The copy keeps coming, the pundits keep pontificating and the repercussions -- both serious and superficial, real and imaginary -- continue to pile up since President Donald Trump’s pronouncement that the United States was shifting course and recognizing Jerusalem as Israel’s political capital.
None of that is surprising, of course. That’s how media and politics work.
Here’s something I do find surprising, however.
Last week, Secretary of State Rex Tillerson -- is that still his job? -- said it would be at least three years before the American embassy in Israel actually moves from Tel Aviv to Jerusalem.

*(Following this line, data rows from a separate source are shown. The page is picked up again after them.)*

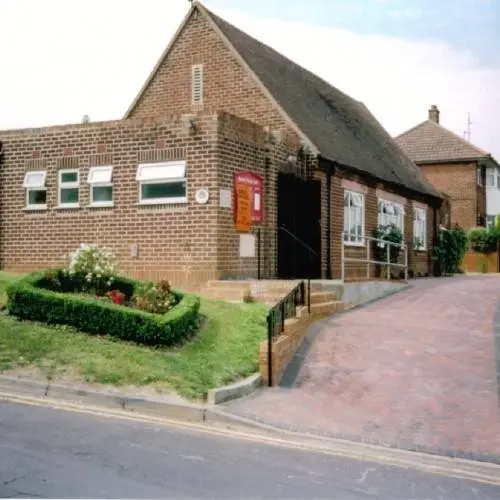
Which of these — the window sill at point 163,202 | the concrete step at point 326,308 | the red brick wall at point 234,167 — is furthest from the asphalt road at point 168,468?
the window sill at point 163,202

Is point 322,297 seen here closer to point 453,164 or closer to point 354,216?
point 354,216

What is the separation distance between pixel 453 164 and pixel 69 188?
98.8 feet

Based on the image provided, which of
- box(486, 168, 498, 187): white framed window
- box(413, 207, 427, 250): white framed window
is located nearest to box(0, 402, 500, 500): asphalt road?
box(413, 207, 427, 250): white framed window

Get that? At least three years. Thats’s an eternity, given the whirlwind pace of political change these days both in the United States and the Middle East. And yet Tillerson’s statement, delivered during a speech to State Department employees and reported in The New York Times and elsewhere, went decidedly under appreciated.
(To be fair, Tillerson and others in the Trump White House, plus some outside political defenders, noted previously that an embassy move would take some time. But I believe this was Tillerson’s, and the administration’s, clearest statement to date concerning the time frame.)
Here’s the top of the Times story.
WASHINGTON -- Secretary of State Rex W. Tillerson said Tuesday that it is unlikely that the American Embassy will be moved to Jerusalem before 2020.
“It’s not going to be anything that happens right away,” Mr. Tillerson said, adding, “Probably no earlier than three years out, and that’s pretty ambitious.”
President Trump formally recognized Jerusalem last week as the Israeli capital, but he nevertheless signed a national security waiver, which will allow him to delay the movement of the embassy to Jerusalem from Tel Aviv for an additional six months. Administration officials have said there are functional and logistical reasons the United States cannot open a new embassy any time in the near future.